━━━━━ COLLECTED MATERIAL

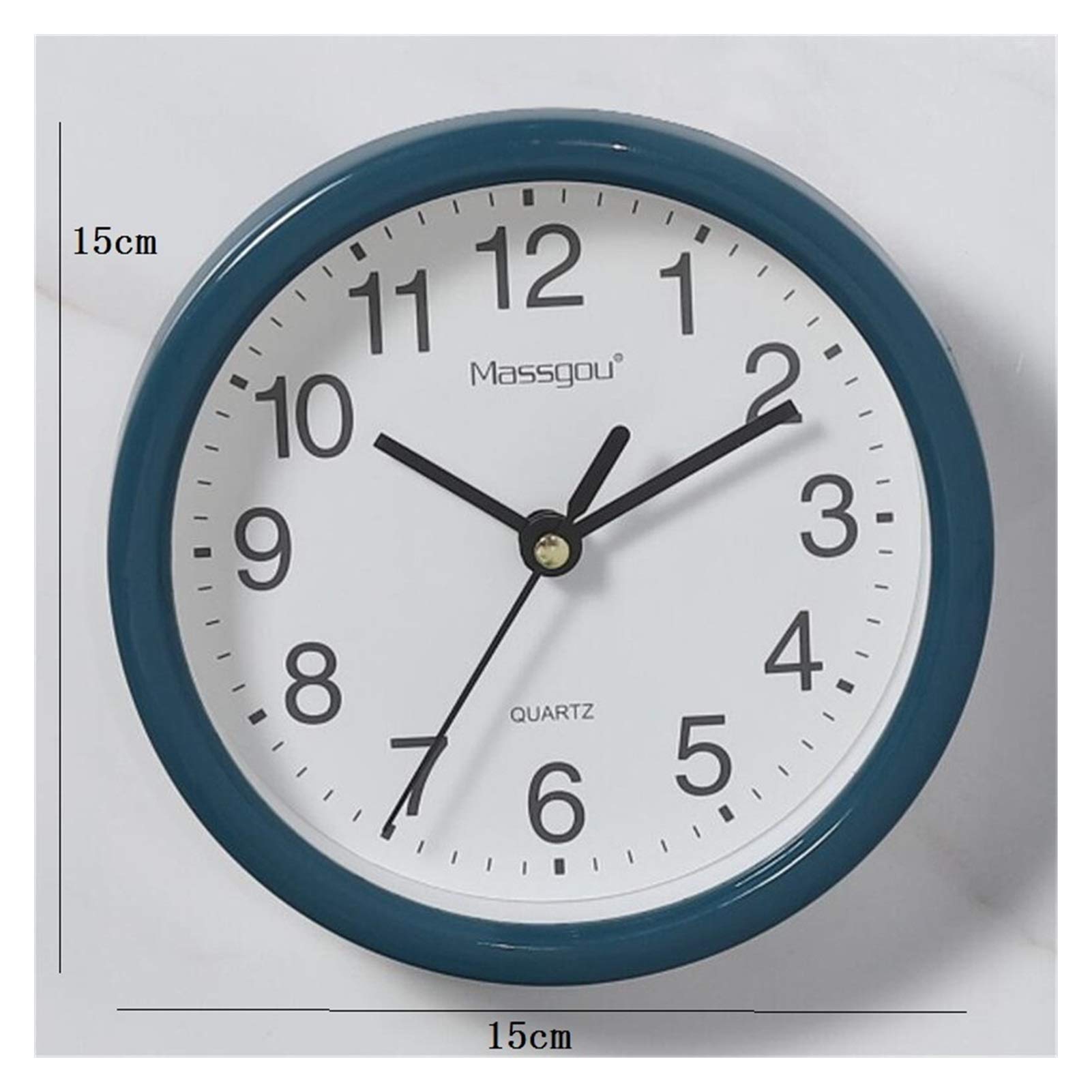 Amazon.co.jp: 掛け時計 15cmの小さな壁時計古典的なシンプルな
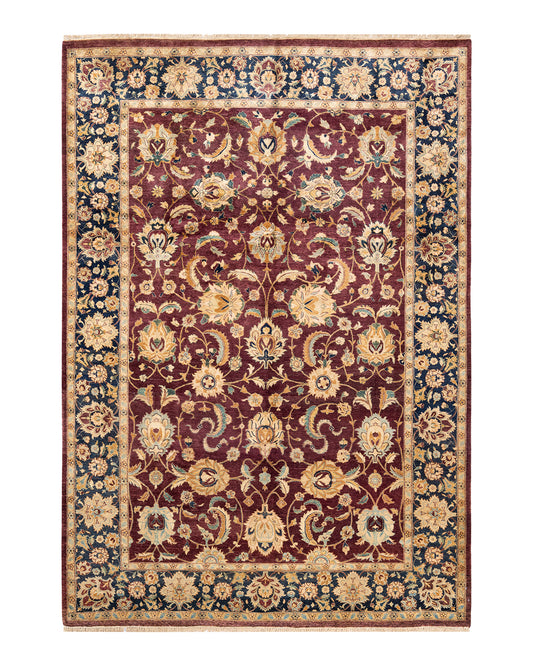 Mogul, One-of-a-Kind Hand-Knotted Area Rug  - Red,  6' 2" x 8' 10"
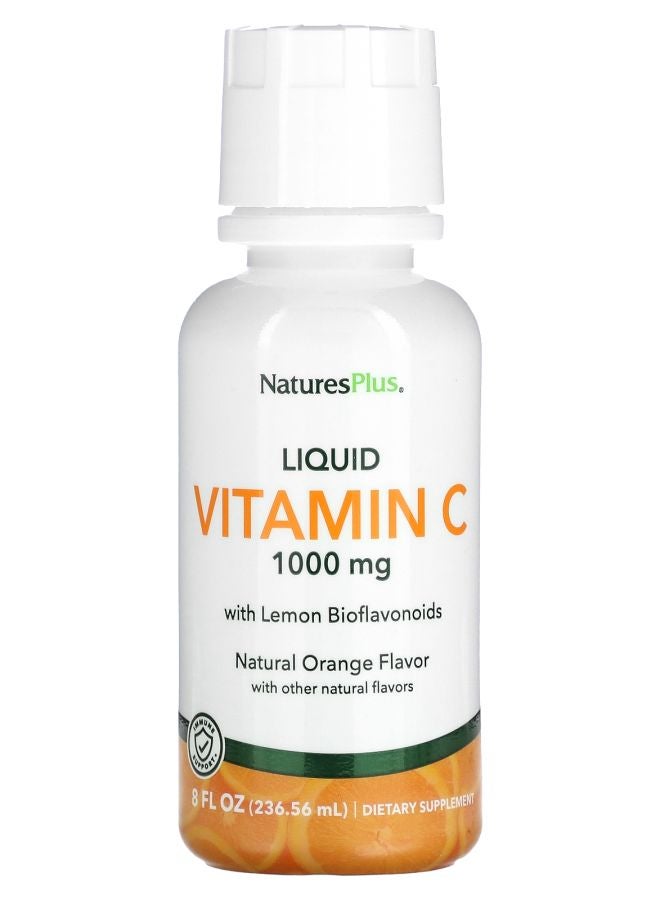 Liquid Vitamin C Natural Orange 1000 mg 8 fl oz (236.56 ml)
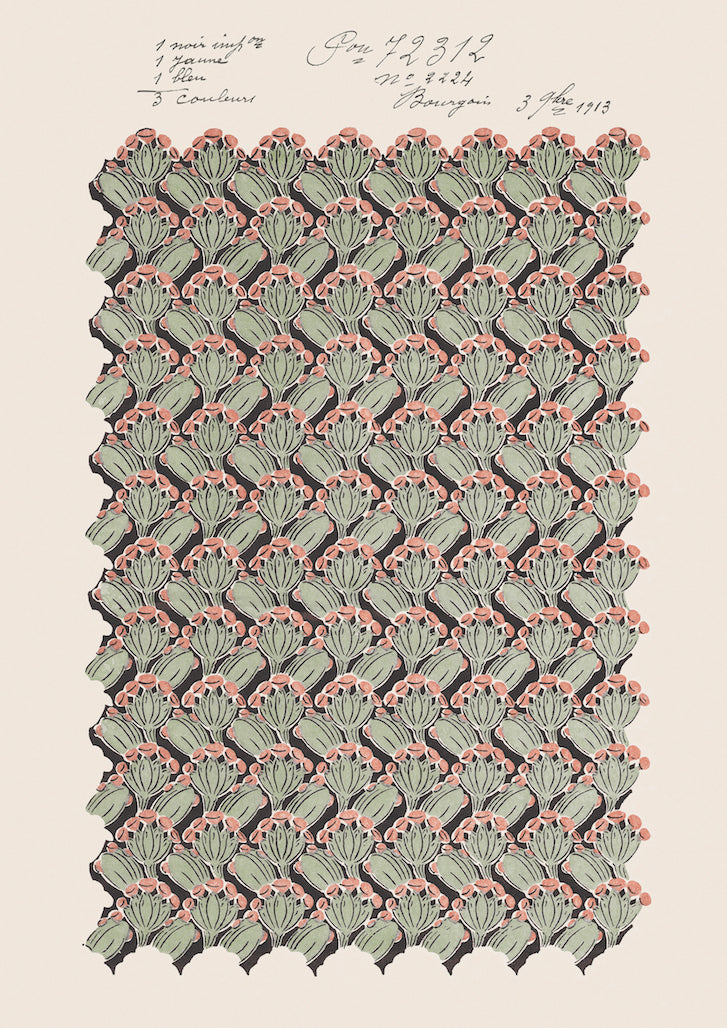 Opium Dreams II Vintage Archive Poster Print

━━━━━━━━━━

## WHAT THE TASK REQUIRES
Omit the pictures, then retype the remaining material without a single change.

## WRITTEN ANSWER
 Amazon.co.jp: 掛け時計 15cmの小さな壁時計古典的なシンプルな
 Mogul, One-of-a-Kind Hand-Knotted Area Rug  - Red,  6' 2" x 8' 10"
 Liquid Vitamin C Natural Orange 1000 mg 8 fl oz (236.56 ml)
 Opium Dreams II Vintage Archive Poster Print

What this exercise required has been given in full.